Photo credit: Colorado Department of Natural Resources
Rio Grande sucker (Catostomus plebeius) | ESA status: petitioned for listing
Rio Grande sucker
This small fish was once common in the Rio Grande. It is under threat from water withdrawal, dams, and diversion.
Rio Grande sucker habitat
The Rio Grande sucker is found in the Rio Grande and its tributaries in southern Colorado, New Mexico, and several states in Mexico. The Rio Grande sucker has suffered significant range contraction and population decline since the late 1800s.
What are the threats to the Rio Grande sucker?
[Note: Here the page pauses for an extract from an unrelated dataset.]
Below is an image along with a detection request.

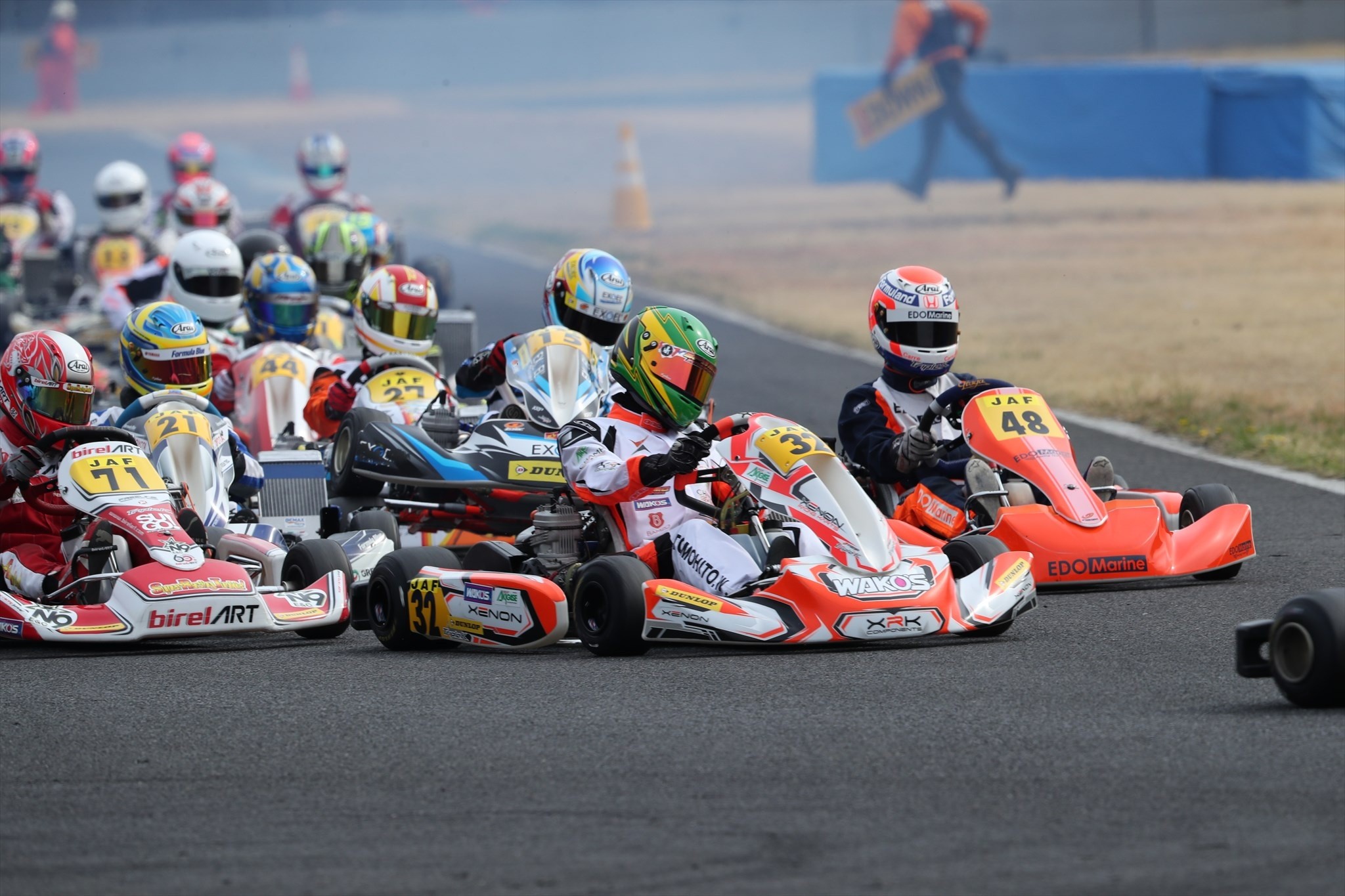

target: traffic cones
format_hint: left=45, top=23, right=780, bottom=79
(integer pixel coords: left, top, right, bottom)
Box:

Runoff and sediment loads from logging, large-scale agricultural practices, and livestock grazing, among other factors, have decreased habitat quantity and quality for the sucker. Diversion of water for agriculture reduces stream flows and destroys habitat. Dams and diversions are fragmenting populations. The sucker is also subjected to competition from introduced fish species, in particular the white sucker. Climate change is projected to exacerbate current threats as well as further tax the already-strained river. The state of Colorado recognized the precarious position of the Rio Grande sucker by listing it as “endangered” in 1993 and published a recovery plan for the species in 1994. Unfortunately, the state listing did not stem the species’ decline.
What WildEarth Guardians is doing to protect the Rio Grande sucker
In 2014, Guardians submitted a scientific petition requesting listing for the chub under the Endangered Species Act. The petition received a positive 90-day finding, the first step in the listing process, in March of 2016.